About this exercise => Give back each line of the material that contains the word "Japanese".

Source material =>
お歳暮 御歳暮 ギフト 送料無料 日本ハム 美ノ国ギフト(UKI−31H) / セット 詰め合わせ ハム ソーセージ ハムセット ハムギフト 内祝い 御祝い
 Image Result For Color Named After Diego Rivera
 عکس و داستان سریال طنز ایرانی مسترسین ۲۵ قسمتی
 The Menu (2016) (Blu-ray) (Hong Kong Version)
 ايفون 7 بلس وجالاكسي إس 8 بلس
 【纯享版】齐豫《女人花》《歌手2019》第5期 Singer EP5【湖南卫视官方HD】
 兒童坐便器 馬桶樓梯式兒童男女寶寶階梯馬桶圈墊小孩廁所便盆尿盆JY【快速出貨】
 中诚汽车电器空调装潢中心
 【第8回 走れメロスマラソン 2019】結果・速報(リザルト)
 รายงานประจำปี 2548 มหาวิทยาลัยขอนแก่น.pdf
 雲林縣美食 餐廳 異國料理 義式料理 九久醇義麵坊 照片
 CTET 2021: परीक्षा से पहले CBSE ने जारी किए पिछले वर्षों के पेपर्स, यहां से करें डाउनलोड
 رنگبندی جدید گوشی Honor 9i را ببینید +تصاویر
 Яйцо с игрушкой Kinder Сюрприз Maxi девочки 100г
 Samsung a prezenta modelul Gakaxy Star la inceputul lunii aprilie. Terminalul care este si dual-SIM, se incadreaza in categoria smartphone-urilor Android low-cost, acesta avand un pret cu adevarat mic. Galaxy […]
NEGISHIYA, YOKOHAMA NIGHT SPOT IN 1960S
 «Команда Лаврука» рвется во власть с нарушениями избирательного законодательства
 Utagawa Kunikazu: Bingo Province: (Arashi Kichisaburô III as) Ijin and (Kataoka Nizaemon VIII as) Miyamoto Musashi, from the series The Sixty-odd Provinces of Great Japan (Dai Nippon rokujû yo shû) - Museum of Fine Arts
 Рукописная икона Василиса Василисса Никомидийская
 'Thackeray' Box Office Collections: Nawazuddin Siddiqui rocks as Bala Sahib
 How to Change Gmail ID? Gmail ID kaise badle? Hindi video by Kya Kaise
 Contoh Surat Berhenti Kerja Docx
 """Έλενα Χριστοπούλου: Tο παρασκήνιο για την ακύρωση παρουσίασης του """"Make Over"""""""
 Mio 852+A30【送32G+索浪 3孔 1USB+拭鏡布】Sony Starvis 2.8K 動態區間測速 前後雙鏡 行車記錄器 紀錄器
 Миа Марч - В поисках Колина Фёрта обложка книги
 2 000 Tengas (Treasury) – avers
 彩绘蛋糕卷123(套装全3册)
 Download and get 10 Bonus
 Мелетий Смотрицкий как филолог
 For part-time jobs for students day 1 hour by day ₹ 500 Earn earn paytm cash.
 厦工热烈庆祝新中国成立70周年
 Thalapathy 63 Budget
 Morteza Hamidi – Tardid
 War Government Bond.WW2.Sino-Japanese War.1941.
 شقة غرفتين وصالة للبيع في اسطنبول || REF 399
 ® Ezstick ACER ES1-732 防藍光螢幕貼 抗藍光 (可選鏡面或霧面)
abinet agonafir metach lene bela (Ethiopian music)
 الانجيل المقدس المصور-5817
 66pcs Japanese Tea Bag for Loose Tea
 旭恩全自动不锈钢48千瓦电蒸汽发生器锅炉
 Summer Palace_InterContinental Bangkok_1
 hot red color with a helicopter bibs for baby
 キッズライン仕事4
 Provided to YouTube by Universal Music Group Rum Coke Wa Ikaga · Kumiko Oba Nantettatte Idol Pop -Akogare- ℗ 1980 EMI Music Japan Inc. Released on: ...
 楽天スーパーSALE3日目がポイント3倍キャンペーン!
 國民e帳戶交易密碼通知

Response box =>
 War Government Bond.WW2.Sino-Japanese War.1941.
 66pcs Japanese Tea Bag for Loose Tea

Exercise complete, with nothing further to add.